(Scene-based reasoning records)
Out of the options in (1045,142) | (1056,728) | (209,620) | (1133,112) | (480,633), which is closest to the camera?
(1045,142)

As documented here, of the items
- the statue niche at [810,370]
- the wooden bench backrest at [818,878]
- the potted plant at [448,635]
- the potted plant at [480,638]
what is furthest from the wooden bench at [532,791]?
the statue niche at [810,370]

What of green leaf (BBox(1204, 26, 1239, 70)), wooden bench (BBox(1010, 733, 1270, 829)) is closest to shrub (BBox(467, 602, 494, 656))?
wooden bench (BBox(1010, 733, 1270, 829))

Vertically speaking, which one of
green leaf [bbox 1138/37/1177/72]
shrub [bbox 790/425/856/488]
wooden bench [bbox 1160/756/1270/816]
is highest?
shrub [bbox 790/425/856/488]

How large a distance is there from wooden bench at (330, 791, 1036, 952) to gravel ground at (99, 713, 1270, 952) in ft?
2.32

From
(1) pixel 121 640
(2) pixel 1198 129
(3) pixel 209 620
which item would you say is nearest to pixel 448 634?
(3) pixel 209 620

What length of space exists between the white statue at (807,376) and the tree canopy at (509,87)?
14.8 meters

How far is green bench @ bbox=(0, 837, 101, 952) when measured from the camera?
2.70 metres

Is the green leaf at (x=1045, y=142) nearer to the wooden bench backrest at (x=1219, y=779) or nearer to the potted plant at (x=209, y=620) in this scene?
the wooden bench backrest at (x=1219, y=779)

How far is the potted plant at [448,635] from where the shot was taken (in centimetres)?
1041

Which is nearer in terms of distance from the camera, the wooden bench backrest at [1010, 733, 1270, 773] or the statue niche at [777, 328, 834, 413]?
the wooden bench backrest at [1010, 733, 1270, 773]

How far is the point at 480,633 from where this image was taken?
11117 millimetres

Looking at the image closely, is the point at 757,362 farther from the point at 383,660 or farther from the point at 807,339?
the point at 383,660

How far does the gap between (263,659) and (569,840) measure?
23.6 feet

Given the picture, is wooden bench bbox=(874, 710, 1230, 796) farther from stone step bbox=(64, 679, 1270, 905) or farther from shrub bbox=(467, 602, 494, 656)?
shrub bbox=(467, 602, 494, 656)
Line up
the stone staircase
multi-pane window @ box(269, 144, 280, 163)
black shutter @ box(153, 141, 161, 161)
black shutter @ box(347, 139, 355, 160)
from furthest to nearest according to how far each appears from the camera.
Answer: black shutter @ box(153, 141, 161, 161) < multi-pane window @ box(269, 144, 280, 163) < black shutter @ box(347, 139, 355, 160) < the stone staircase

#### [AIM]
Return every line of the material above word for word, without any change.

#### [EXERCISE RESULT]
Out of the options in (1045,142) | (1056,728) | (209,620) | (1133,112) | (480,633), which is closest to the camera?
(1045,142)

As documented here, of the items
- the statue niche at [810,370]
- the wooden bench backrest at [818,878]
- the potted plant at [448,635]
- the potted plant at [480,638]
what is furthest from the wooden bench at [532,791]?
the statue niche at [810,370]

What of green leaf (BBox(1204, 26, 1239, 70)), wooden bench (BBox(1010, 733, 1270, 829)) is closest to shrub (BBox(467, 602, 494, 656))?
wooden bench (BBox(1010, 733, 1270, 829))

Vertically speaking, which one of
green leaf [bbox 1138/37/1177/72]
shrub [bbox 790/425/856/488]
wooden bench [bbox 1160/756/1270/816]
is highest?
shrub [bbox 790/425/856/488]

How large a distance is there from wooden bench at (330, 791, 1036, 952) to gravel ground at (99, 713, 1270, 952) in ft?
2.32

From
(1) pixel 121 640
(2) pixel 1198 129
(3) pixel 209 620
which item would you say is nearest to pixel 448 634?
(3) pixel 209 620

What length of space exists between the white statue at (807,376) and the tree canopy at (509,87)?
14.8 meters

How far is green bench @ bbox=(0, 837, 101, 952) when measured from the camera?
2.70 metres

Is the green leaf at (x=1045, y=142) nearer to the wooden bench backrest at (x=1219, y=779) or nearer to the potted plant at (x=209, y=620) in this scene?
the wooden bench backrest at (x=1219, y=779)

How far is the potted plant at [448,635] from where the shot was taken (in centimetres)?
1041

Which is nearer in terms of distance from the camera, the wooden bench backrest at [1010, 733, 1270, 773] or the statue niche at [777, 328, 834, 413]?
the wooden bench backrest at [1010, 733, 1270, 773]

How far is the point at 480,633 from where this image was taken?
11117 millimetres

Looking at the image closely, is the point at 757,362 farther from the point at 383,660 or farther from the point at 807,339?
the point at 383,660

How far does the gap between (263,659) and (569,840) measure?
23.6 feet

Given the picture, is wooden bench bbox=(874, 710, 1230, 796) farther from stone step bbox=(64, 679, 1270, 905) or farther from shrub bbox=(467, 602, 494, 656)?
shrub bbox=(467, 602, 494, 656)
Line up
the stone staircase
multi-pane window @ box(269, 144, 280, 163)
black shutter @ box(153, 141, 161, 161)
black shutter @ box(347, 139, 355, 160)
from furthest to nearest according to how far each appears from the camera.
Answer: black shutter @ box(153, 141, 161, 161) < multi-pane window @ box(269, 144, 280, 163) < black shutter @ box(347, 139, 355, 160) < the stone staircase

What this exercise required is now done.